Travail à faire:
a – Recopiez fidèlement le passage du texte sur les propos d'Eric Zemmour tenus sur Arte, de « Peut-on accepter que » à « passer l’événement ? ».
b – Rédigez la suite du texte sur les propos d'Eric Zemmour tenus sur Arte, en reprenant après sa dernière phrase.

Texte du document:
Peut-on accepter que des propos comme ceux d’Eric Zemmour soient tenus dans l’espace public, et qui plus est, sur une chaîne prestigieuse – Arte –, connue pour son exigence intellectuelle et symbole de la capacité de la France et de l’Allemagne à travailler ensemble ? Certainement pas, et on attend des dirigeants de cette chaîne, de part et d’autre du Rhin, et au plus haut niveau, qu’ils fassent connaître leur indignation et qu’ils sanctionnent, pourquoi pas jusqu’en allant devant la justice, celui qui se laisse aller à des déclarations racistes, avec pour conséquence de salir leur chaîne et de ternir leur image. Car enfin : les programmes à contenu anti-raciste ne manquent pas, sur cette chaîne, et voici qu’elle accepterait de s’exonérer de ses propres responsabilités en se taisant et en laissant passer l’événement ?

Enregistrements présentés:

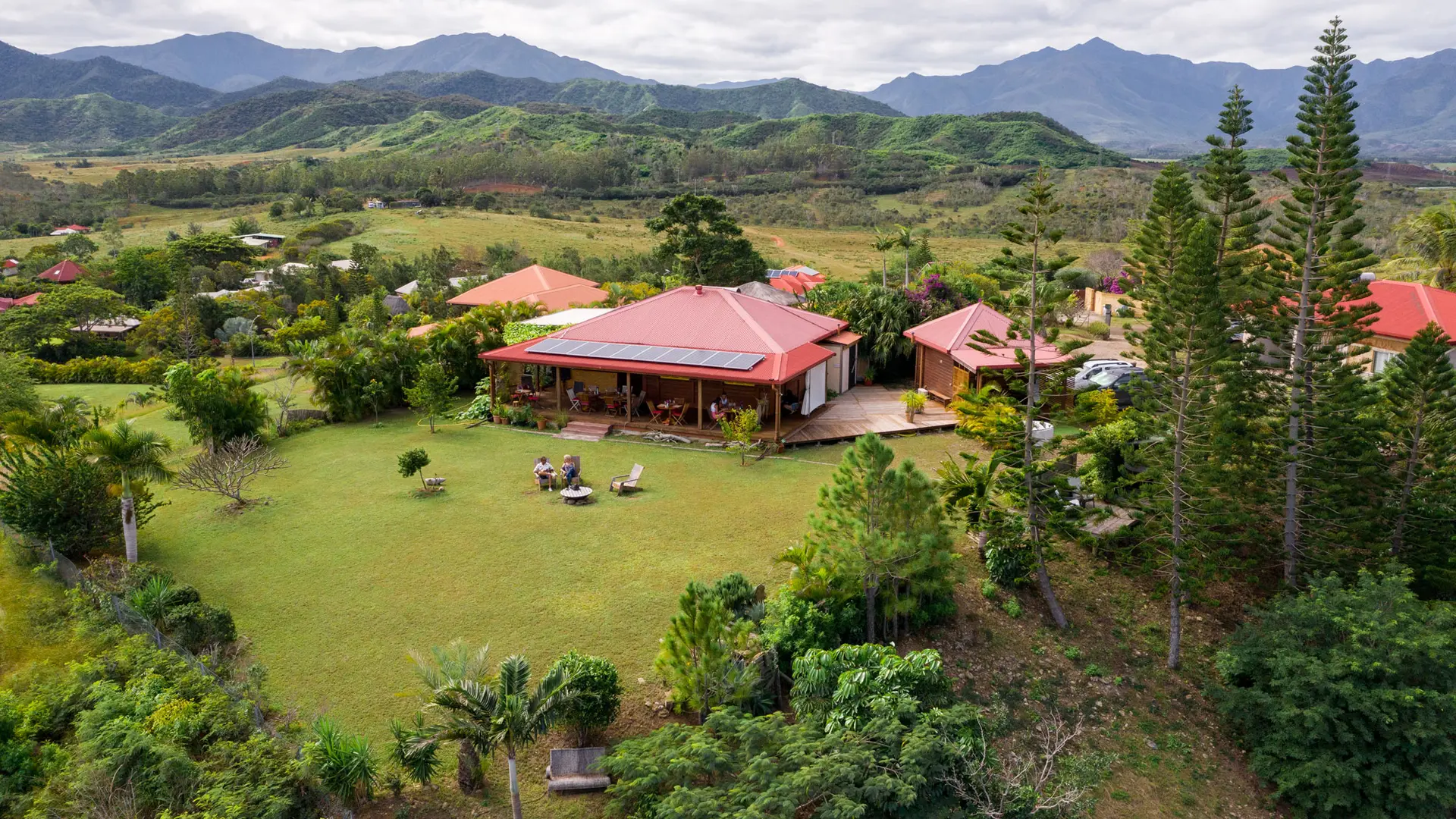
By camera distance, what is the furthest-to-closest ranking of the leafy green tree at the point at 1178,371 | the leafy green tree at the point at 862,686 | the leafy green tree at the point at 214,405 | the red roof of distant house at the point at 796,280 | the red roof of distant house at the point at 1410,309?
the red roof of distant house at the point at 796,280
the red roof of distant house at the point at 1410,309
the leafy green tree at the point at 214,405
the leafy green tree at the point at 1178,371
the leafy green tree at the point at 862,686

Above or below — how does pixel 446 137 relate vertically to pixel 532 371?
above

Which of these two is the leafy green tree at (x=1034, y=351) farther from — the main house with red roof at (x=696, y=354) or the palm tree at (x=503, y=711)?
the palm tree at (x=503, y=711)

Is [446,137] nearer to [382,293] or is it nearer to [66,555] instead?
[382,293]

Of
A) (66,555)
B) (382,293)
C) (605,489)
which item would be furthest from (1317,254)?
(382,293)

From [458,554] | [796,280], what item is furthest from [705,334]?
[796,280]

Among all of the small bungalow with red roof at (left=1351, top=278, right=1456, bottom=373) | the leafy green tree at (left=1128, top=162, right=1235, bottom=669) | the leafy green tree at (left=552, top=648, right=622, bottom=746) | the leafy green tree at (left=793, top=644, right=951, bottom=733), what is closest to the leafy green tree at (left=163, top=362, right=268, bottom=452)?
the leafy green tree at (left=552, top=648, right=622, bottom=746)

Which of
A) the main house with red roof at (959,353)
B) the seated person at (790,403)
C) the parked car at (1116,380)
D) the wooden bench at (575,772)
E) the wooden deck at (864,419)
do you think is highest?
the main house with red roof at (959,353)

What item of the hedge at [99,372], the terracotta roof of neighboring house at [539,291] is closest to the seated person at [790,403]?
the terracotta roof of neighboring house at [539,291]
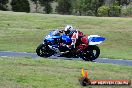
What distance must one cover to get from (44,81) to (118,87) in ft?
7.18

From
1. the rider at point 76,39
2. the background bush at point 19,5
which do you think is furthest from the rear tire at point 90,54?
the background bush at point 19,5

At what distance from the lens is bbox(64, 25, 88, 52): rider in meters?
21.3

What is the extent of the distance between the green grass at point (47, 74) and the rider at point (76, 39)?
424 cm

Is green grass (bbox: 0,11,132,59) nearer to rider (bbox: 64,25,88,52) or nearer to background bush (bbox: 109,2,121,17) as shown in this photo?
rider (bbox: 64,25,88,52)

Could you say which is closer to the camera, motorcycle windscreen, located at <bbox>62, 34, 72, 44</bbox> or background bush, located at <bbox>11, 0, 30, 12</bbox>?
motorcycle windscreen, located at <bbox>62, 34, 72, 44</bbox>

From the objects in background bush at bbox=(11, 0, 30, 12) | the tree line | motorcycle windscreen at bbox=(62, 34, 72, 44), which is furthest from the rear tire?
background bush at bbox=(11, 0, 30, 12)

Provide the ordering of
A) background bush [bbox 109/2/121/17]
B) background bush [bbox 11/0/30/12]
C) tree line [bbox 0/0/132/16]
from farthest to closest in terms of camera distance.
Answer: background bush [bbox 11/0/30/12] < tree line [bbox 0/0/132/16] < background bush [bbox 109/2/121/17]

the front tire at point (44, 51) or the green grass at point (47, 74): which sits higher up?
the green grass at point (47, 74)

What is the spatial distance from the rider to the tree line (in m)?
56.0

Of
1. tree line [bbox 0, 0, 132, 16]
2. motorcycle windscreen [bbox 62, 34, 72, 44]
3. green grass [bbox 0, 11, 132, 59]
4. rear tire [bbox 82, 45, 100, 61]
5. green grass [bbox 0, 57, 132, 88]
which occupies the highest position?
green grass [bbox 0, 57, 132, 88]

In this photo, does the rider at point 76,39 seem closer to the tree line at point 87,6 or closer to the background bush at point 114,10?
the tree line at point 87,6

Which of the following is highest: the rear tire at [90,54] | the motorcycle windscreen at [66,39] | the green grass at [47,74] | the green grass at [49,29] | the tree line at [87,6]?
the green grass at [47,74]

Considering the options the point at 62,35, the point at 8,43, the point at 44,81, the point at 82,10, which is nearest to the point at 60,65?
the point at 44,81

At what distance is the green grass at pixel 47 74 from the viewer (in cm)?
1249
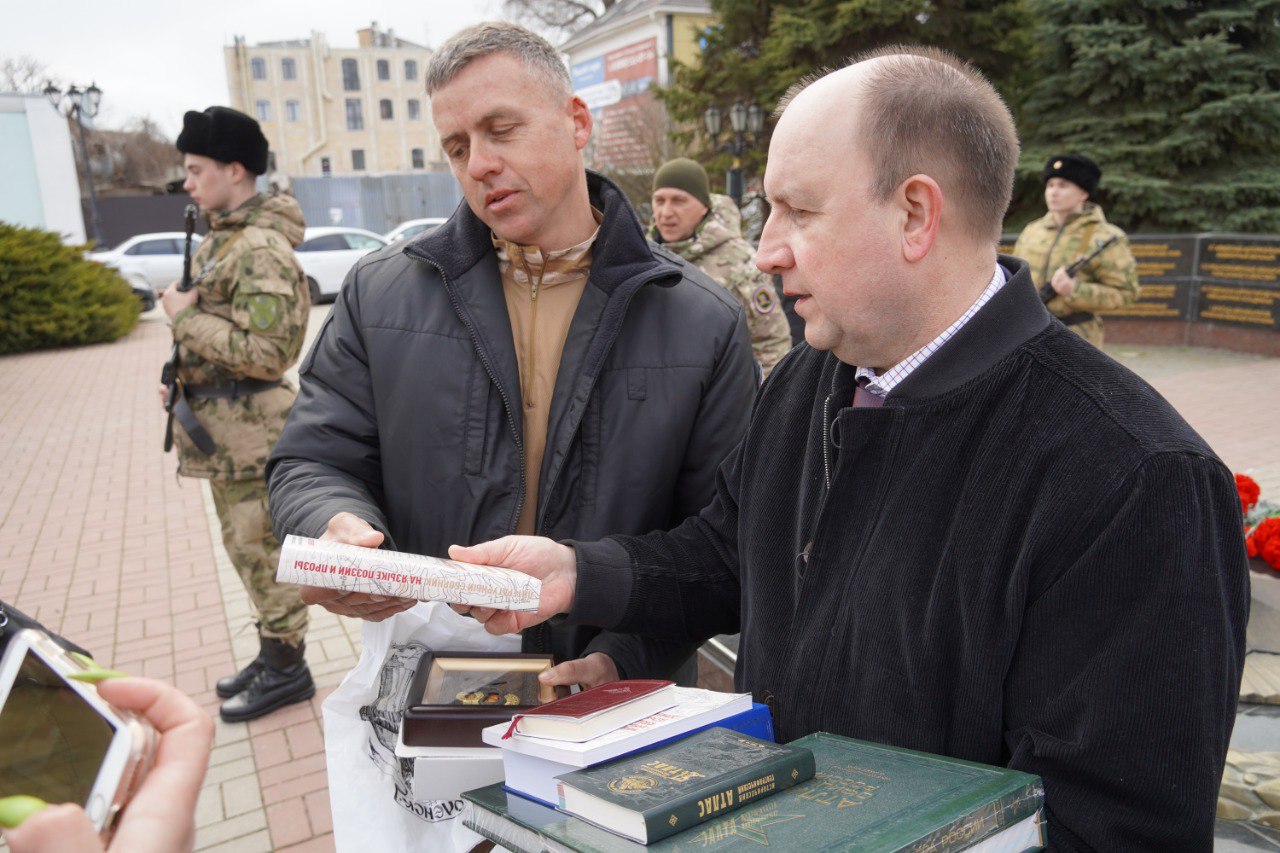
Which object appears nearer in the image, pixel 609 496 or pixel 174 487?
pixel 609 496

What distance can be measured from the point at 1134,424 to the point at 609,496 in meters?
1.12

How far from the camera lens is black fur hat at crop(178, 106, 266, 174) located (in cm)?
406

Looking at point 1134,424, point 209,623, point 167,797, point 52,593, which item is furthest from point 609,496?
point 52,593

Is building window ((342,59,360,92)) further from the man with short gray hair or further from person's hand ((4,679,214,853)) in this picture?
person's hand ((4,679,214,853))

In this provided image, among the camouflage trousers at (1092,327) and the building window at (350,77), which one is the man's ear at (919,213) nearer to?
the camouflage trousers at (1092,327)

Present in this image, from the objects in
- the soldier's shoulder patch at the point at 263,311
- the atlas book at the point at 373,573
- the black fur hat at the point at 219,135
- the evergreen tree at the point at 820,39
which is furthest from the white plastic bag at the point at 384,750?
the evergreen tree at the point at 820,39

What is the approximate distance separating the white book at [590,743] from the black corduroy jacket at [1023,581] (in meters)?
0.19

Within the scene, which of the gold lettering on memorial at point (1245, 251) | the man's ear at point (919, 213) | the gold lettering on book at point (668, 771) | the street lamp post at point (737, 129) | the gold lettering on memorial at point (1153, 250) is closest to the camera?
the gold lettering on book at point (668, 771)

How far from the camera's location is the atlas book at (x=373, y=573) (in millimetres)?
1439

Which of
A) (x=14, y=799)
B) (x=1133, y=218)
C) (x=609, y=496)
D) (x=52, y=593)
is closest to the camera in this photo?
(x=14, y=799)

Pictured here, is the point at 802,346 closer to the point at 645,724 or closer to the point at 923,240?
the point at 923,240

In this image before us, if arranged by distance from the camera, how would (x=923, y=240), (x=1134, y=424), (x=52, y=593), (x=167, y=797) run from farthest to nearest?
1. (x=52, y=593)
2. (x=923, y=240)
3. (x=1134, y=424)
4. (x=167, y=797)

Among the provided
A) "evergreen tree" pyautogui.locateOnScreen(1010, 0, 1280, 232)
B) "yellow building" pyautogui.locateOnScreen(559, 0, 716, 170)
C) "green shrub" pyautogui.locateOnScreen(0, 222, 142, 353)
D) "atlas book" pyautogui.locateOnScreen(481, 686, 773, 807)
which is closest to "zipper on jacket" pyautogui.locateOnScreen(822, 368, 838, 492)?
"atlas book" pyautogui.locateOnScreen(481, 686, 773, 807)

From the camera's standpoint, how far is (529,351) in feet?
7.36
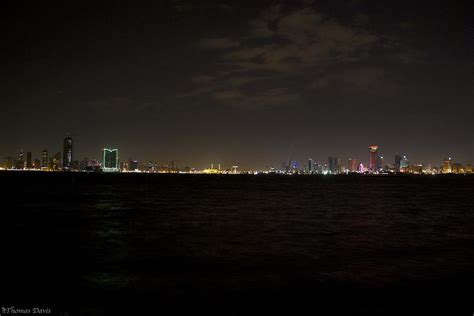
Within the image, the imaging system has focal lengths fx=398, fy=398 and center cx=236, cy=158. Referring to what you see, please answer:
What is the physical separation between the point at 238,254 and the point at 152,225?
1459 cm

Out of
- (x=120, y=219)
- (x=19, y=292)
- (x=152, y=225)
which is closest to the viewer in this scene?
(x=19, y=292)

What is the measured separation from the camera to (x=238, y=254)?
22.2m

Corrigé des exercices:
a –
Peut-on accepter que des propos comme ceux d’Eric Zemmour soient tenus dans l’espace public, et qui plus est, sur une chaîne prestigieuse – Arte –, connue pour son exigence intellectuelle et symbole de la capacité de la France et de l’Allemagne à travailler ensemble ? Certainement pas, et on attend des dirigeants de cette chaîne, de part et d’autre du Rhin, et au plus haut niveau, qu’ils fassent connaître leur indignation et qu’ils sanctionnent, pourquoi pas jusqu’en allant devant la justice, celui qui se laisse aller à des déclarations racistes, avec pour conséquence de salir leur chaîne et de ternir leur image. Car enfin : les programmes à contenu anti-raciste ne manquent pas, sur cette chaîne, et voici qu’elle accepterait de s’exonérer de ses propres responsabilités en se taisant et en laissant passer l’événement ?

b –
La question vaut pour Arte, elle vaut aussi pour l’ensemble du système audiovisuel. Car ce n’est pas la première fois qu’un individu se permet sur les ondes de tels débordements. Il y a là un phénomène inquiétant. Dans d’autres domaines, on est prompt à s’indigner et à dénoncer le racisme. Ainsi, les cris de singe visant des footballeurs noirs et autres expressions de racisme sont-elles constamment dénoncées et combattues lorsqu’il s’agit des stades. Mais évidemment, il s’agit là de pourfendre le racisme populaire, celui de supporters sans grande éducation. Eric Zemmour, lui, relève de l’univers policé des spécialistes des plateaux de télévision, il est même de ceux qui nous expliquent les arcanes de la vie politique ; il est supposé apporter de l’intelligibilité là où l’actualité appelle décryptage. C’est ce qui le rend intouchable, comme s’il avait tous les droits. Pour lui, comme pour d’autres avant lui, qui appartiennent à la même grande famille de l’audiovisuel, et qui se sont laissés aller à tenir des propos racistes, l’impunité est la règle. Il faut donc le dire très nettement : les responsables de médias qui continuent d’accueillir Eric Zemmour doivent être tenus pour complices, du moins aussi longtemps qu’il n’aura pas été sanctionné par la justice ou, mieux encore, par ces médias eux-mêmes. Arte s’honorerait de faire savoir qu’elle l’interdit de plateau pour une certaine durée, tout comme Nicolas Domenach devrait se sentir sali de continuer à bavarder comme il le fait avec lui sur i>télé.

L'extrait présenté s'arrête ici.